Given instruction: Set down precisely the lines from the line with "Present in the" through the end of the material, inclusive, and no pictures.

The records:
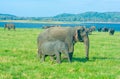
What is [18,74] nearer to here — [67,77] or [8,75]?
[8,75]

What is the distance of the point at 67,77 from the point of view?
1263 cm

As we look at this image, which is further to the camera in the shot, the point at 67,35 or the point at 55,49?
the point at 67,35

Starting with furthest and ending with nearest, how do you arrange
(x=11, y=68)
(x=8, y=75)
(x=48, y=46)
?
(x=48, y=46)
(x=11, y=68)
(x=8, y=75)

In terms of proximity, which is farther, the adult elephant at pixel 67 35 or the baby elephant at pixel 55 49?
the adult elephant at pixel 67 35

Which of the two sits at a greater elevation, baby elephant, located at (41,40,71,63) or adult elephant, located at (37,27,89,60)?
adult elephant, located at (37,27,89,60)

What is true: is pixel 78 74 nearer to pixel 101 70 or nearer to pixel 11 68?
pixel 101 70

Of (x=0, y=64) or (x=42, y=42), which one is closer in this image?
(x=0, y=64)

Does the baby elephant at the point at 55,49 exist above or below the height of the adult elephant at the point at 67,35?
below

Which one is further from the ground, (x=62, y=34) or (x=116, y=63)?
(x=62, y=34)

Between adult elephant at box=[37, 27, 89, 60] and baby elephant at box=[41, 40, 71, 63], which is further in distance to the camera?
adult elephant at box=[37, 27, 89, 60]

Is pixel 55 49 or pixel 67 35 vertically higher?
pixel 67 35

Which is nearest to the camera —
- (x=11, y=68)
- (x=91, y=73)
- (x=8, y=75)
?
(x=8, y=75)

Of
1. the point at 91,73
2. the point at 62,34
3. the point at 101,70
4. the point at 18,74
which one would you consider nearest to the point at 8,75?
the point at 18,74

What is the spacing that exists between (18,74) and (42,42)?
5320 millimetres
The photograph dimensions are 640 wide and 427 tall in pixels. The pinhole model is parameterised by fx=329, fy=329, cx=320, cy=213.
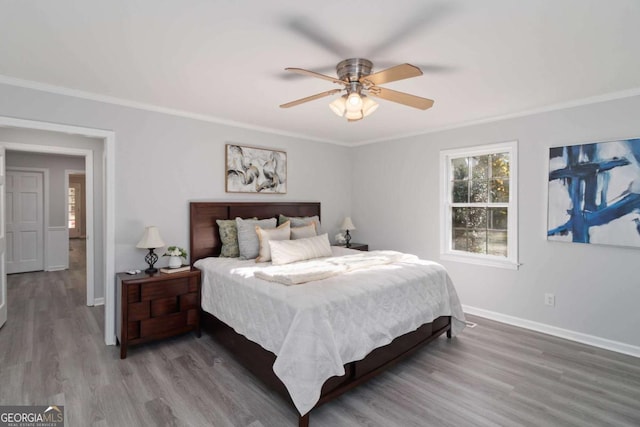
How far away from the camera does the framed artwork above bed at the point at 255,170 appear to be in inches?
159

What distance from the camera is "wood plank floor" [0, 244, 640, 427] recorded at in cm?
213

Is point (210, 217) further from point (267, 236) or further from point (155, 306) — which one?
point (155, 306)

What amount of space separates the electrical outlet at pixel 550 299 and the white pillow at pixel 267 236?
2.86m

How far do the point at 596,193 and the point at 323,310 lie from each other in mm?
2909

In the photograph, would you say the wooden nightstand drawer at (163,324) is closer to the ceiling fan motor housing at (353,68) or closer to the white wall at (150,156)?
the white wall at (150,156)

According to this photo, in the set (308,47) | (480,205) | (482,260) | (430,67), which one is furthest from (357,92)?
(482,260)

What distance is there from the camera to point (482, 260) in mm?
3986

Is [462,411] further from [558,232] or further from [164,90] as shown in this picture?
[164,90]

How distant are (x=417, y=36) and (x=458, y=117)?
6.93 ft

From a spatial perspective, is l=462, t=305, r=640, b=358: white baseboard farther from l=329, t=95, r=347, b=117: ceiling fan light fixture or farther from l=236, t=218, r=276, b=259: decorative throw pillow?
l=329, t=95, r=347, b=117: ceiling fan light fixture

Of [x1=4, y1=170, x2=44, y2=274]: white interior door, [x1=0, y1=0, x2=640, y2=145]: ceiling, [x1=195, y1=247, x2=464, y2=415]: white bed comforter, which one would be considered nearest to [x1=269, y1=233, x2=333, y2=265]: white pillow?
[x1=195, y1=247, x2=464, y2=415]: white bed comforter

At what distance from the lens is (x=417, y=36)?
77.6 inches

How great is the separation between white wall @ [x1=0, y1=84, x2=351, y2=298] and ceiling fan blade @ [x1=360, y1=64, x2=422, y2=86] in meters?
2.27

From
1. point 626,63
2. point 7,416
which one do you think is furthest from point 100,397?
point 626,63
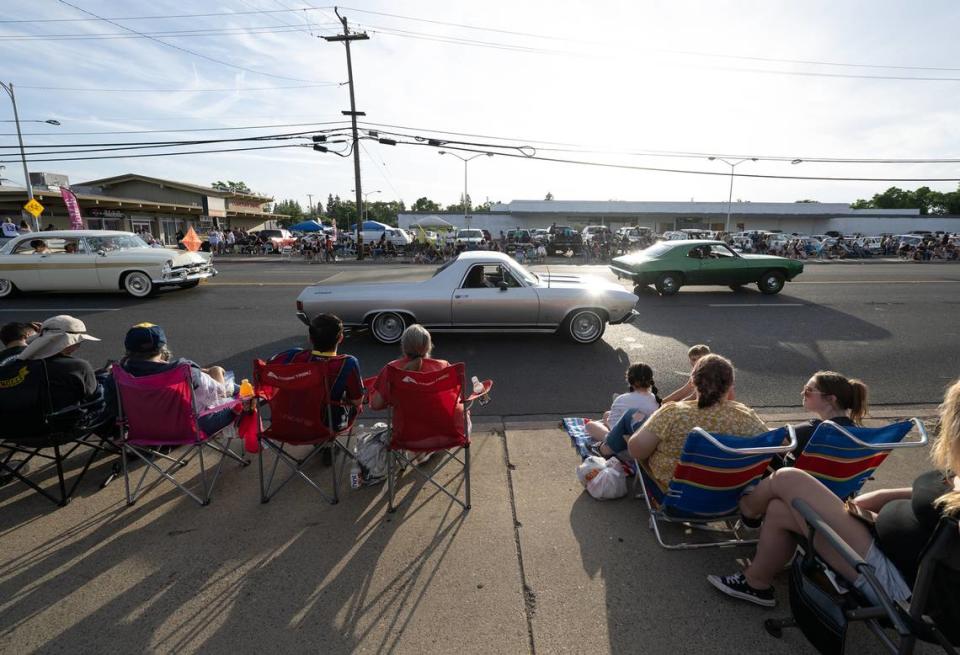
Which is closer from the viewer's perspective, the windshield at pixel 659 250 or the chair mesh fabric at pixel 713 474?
the chair mesh fabric at pixel 713 474

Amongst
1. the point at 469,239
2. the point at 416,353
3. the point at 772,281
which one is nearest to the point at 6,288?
the point at 416,353

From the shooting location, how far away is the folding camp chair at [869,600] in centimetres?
172

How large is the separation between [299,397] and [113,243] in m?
12.4

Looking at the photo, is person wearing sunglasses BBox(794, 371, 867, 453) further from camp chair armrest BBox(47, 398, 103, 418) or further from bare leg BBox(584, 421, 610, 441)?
camp chair armrest BBox(47, 398, 103, 418)

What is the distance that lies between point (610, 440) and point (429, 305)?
15.1 feet

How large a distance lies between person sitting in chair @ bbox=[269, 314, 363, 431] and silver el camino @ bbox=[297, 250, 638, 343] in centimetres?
377

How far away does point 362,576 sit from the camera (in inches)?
105

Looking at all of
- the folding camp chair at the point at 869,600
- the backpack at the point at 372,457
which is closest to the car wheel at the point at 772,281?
the folding camp chair at the point at 869,600

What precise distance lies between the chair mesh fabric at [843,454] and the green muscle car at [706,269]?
1080 centimetres

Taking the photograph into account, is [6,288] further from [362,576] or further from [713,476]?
[713,476]

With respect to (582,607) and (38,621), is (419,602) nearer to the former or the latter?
(582,607)

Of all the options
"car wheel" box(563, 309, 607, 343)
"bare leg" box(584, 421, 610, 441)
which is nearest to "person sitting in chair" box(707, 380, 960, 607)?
"bare leg" box(584, 421, 610, 441)

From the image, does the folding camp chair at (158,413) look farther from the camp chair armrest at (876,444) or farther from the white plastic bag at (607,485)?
the camp chair armrest at (876,444)

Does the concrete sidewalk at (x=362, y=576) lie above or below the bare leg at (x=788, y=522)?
below
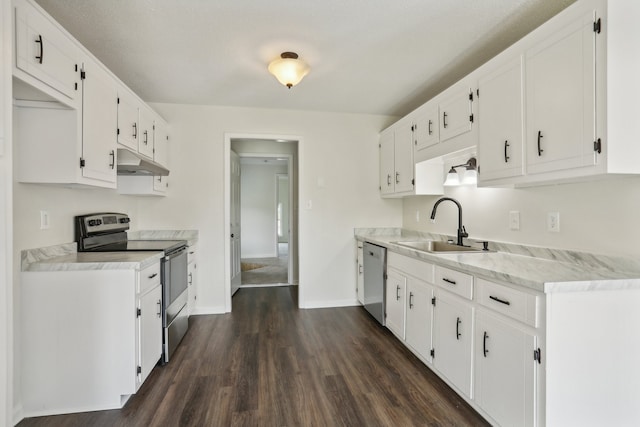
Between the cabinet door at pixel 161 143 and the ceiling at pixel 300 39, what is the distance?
349 millimetres

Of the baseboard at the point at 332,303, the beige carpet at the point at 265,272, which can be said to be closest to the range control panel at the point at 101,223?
the baseboard at the point at 332,303

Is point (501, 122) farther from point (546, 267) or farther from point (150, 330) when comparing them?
point (150, 330)

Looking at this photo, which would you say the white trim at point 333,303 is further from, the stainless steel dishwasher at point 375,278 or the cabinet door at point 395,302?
the cabinet door at point 395,302

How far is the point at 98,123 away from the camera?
2.08 meters

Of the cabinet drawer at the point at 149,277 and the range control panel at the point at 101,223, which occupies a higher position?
the range control panel at the point at 101,223

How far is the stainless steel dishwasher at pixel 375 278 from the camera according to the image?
10.1 ft

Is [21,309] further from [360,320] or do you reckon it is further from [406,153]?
[406,153]

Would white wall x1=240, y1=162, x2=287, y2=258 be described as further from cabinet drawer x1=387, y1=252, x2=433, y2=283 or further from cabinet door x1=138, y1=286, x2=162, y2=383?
cabinet door x1=138, y1=286, x2=162, y2=383

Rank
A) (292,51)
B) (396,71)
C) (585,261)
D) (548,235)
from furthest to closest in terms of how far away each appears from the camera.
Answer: (396,71) → (292,51) → (548,235) → (585,261)

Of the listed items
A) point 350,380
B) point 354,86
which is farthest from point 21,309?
point 354,86

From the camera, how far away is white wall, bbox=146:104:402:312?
3588mm

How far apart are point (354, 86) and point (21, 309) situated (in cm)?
298

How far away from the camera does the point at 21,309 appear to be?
1.77 m
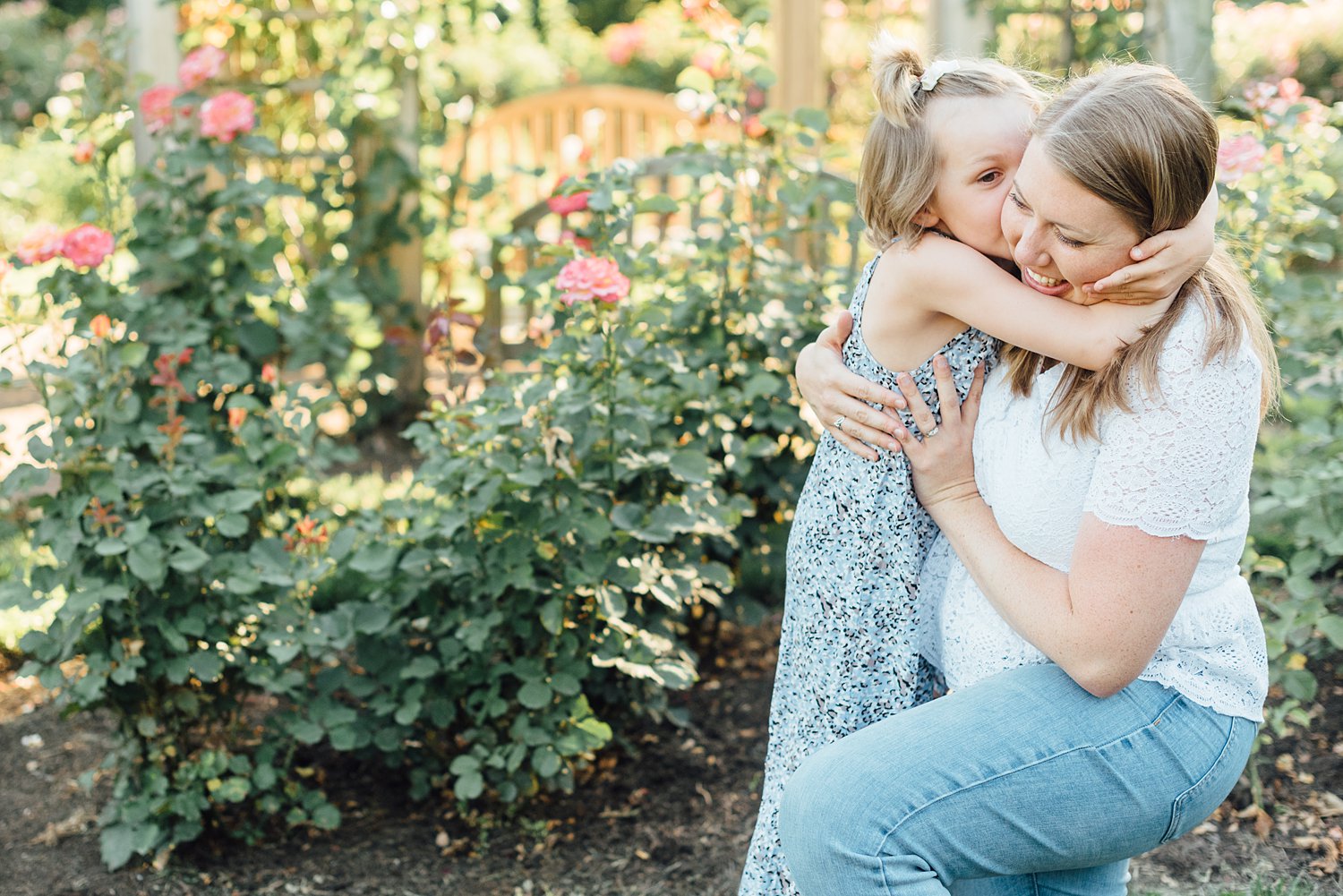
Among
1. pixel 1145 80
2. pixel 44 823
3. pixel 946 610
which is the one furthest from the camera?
pixel 44 823

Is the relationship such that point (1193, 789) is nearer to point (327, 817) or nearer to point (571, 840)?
point (571, 840)

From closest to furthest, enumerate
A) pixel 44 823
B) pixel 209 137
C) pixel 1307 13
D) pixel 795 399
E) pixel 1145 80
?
pixel 1145 80 → pixel 44 823 → pixel 795 399 → pixel 209 137 → pixel 1307 13

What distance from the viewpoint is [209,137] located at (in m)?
2.95

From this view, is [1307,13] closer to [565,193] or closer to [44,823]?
[565,193]

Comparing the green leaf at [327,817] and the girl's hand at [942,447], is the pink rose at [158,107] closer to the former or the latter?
the green leaf at [327,817]

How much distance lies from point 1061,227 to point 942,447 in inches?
12.4

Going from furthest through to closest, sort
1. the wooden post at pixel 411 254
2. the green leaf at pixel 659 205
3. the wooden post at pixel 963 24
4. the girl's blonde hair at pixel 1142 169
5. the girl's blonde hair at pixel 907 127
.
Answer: the wooden post at pixel 411 254, the wooden post at pixel 963 24, the green leaf at pixel 659 205, the girl's blonde hair at pixel 907 127, the girl's blonde hair at pixel 1142 169

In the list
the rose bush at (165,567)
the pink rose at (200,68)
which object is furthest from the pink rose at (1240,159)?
the pink rose at (200,68)

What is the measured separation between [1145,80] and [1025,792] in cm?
76

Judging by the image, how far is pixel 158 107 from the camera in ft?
9.47

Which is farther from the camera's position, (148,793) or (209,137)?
(209,137)

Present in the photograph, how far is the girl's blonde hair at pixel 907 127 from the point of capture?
155cm

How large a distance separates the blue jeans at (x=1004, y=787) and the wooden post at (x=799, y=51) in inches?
163

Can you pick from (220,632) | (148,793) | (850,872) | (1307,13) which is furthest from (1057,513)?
(1307,13)
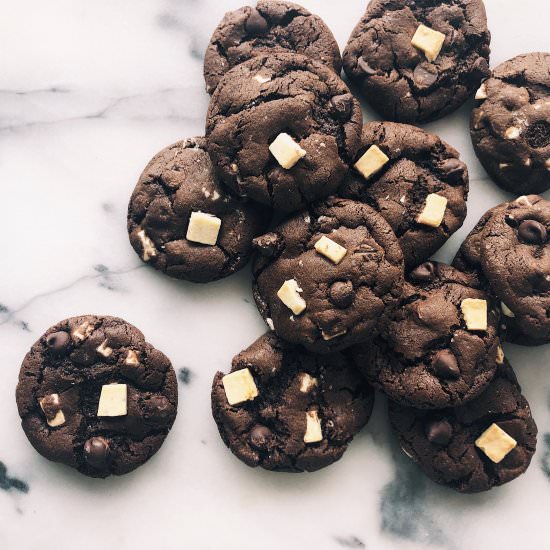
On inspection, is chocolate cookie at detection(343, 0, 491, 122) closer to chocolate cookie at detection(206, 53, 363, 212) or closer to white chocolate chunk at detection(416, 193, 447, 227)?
chocolate cookie at detection(206, 53, 363, 212)

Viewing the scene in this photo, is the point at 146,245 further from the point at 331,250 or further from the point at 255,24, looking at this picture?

Response to this task:
Present in the photograph, how far is the girl's blonde hair at pixel 907 127 from the point of capture?
155cm

How large a distance separates the blue jeans at (x=1004, y=787) and the wooden post at (x=799, y=51) in inches?
163

Can you pick from (220,632) | (148,793) | (850,872) | (1307,13) which is furthest from (1057,513)?
(1307,13)
On inspection, is chocolate cookie at detection(343, 0, 491, 122) closer to chocolate cookie at detection(206, 53, 363, 212) or closer to white chocolate chunk at detection(416, 193, 447, 227)?
chocolate cookie at detection(206, 53, 363, 212)

Viewing the scene in this photo, is the point at 146,245 further from the point at 331,250 or further from the point at 255,24, looking at this picture?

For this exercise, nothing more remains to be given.